## The problem
Among the entries below, take the line with "United States, site archbold_FL-26." and the line with "A: Bos taurus (domestic cow).", and output them and every line between them exactly, with nothing else.
(Source material Opens)
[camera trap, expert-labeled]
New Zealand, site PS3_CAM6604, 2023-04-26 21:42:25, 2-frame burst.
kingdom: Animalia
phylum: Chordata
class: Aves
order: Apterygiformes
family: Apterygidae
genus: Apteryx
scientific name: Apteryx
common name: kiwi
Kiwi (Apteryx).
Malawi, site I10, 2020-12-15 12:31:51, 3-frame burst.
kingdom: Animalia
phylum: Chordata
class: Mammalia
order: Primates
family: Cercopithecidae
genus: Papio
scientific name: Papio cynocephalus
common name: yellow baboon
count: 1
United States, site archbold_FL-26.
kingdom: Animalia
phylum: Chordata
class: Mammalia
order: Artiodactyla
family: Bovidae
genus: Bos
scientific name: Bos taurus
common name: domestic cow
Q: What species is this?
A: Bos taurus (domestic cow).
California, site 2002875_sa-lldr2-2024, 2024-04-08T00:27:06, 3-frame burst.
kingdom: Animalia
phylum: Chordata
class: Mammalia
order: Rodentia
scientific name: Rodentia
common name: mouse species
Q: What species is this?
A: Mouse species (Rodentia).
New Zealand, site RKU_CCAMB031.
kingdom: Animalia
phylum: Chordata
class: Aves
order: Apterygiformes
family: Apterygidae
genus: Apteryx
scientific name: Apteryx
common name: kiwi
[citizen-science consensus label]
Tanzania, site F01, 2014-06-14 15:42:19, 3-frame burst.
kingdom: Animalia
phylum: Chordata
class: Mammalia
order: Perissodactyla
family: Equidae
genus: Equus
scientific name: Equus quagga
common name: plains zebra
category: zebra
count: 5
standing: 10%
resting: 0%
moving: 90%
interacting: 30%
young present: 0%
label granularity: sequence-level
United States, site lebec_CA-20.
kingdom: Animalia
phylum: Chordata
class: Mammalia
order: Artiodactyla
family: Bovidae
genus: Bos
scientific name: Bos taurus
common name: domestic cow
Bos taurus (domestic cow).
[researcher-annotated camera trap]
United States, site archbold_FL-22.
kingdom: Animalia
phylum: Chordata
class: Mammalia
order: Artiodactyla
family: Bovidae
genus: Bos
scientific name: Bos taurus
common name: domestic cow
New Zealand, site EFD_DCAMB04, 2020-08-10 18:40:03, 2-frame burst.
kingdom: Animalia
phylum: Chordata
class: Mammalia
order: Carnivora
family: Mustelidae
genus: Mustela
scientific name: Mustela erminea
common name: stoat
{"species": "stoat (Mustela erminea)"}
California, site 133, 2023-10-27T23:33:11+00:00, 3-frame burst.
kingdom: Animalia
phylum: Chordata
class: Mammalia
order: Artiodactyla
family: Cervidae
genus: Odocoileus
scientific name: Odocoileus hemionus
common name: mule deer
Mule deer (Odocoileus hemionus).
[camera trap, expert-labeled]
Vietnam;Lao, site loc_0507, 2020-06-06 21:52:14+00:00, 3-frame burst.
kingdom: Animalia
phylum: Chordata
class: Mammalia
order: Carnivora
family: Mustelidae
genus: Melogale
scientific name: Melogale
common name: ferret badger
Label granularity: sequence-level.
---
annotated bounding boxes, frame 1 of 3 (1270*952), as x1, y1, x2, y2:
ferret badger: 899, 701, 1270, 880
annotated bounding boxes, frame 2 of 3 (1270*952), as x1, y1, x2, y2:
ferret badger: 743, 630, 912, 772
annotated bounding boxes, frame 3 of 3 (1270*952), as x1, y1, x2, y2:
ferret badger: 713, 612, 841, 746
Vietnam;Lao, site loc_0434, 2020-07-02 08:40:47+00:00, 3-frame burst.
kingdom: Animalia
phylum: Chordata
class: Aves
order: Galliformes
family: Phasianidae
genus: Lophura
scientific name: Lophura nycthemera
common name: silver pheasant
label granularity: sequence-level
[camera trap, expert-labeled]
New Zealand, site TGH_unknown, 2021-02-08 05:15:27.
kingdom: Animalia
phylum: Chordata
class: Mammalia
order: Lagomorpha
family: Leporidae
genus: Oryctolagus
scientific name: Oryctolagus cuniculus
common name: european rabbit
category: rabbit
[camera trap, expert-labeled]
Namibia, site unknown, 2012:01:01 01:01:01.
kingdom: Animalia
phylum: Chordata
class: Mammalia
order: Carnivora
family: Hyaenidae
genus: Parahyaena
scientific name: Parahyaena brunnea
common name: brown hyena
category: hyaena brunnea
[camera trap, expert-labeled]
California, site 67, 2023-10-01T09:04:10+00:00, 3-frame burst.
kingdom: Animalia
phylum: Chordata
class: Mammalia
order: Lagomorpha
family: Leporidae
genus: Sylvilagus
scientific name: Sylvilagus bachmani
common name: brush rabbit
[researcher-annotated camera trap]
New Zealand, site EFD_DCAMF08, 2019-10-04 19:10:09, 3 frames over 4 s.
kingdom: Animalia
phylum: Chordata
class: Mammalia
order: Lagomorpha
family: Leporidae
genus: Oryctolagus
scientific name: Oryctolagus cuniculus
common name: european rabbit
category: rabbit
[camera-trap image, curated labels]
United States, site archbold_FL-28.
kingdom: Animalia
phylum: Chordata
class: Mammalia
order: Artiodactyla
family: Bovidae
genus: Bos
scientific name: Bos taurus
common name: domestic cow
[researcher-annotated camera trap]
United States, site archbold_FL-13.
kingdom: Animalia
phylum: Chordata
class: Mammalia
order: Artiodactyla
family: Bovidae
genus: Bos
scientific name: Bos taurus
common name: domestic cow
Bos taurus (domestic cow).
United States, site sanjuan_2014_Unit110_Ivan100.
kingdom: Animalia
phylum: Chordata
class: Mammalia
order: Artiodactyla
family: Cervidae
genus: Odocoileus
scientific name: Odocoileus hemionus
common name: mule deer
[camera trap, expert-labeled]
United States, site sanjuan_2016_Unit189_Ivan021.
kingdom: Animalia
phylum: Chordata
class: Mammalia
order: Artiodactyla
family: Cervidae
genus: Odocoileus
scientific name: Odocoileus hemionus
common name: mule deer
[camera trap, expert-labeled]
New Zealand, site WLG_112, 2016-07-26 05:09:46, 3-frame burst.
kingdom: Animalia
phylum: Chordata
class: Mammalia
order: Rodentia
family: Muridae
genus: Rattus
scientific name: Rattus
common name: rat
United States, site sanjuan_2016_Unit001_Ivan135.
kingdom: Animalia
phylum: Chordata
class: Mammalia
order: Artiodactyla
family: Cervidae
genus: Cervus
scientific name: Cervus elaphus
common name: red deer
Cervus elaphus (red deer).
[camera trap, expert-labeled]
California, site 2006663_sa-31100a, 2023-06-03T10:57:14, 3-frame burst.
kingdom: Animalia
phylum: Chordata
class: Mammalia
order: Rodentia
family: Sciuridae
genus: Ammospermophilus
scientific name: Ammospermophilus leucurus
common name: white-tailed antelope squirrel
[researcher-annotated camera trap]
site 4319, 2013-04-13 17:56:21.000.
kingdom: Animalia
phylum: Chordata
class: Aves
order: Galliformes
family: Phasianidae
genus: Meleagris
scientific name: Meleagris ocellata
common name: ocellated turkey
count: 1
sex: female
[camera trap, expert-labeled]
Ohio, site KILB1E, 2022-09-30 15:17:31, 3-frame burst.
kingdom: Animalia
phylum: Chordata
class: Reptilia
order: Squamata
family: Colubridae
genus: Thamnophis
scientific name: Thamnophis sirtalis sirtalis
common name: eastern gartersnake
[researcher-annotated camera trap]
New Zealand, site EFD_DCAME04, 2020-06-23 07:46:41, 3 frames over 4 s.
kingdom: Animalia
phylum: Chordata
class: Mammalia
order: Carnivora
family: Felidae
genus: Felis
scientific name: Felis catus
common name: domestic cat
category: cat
(Source material Closes)
## Task result
United States, site archbold_FL-26.
kingdom: Animalia
phylum: Chordata
class: Mammalia
order: Artiodactyla
family: Bovidae
genus: Bos
scientific name: Bos taurus
common name: domestic cow
Q: What species is this?
A: Bos taurus (domestic cow).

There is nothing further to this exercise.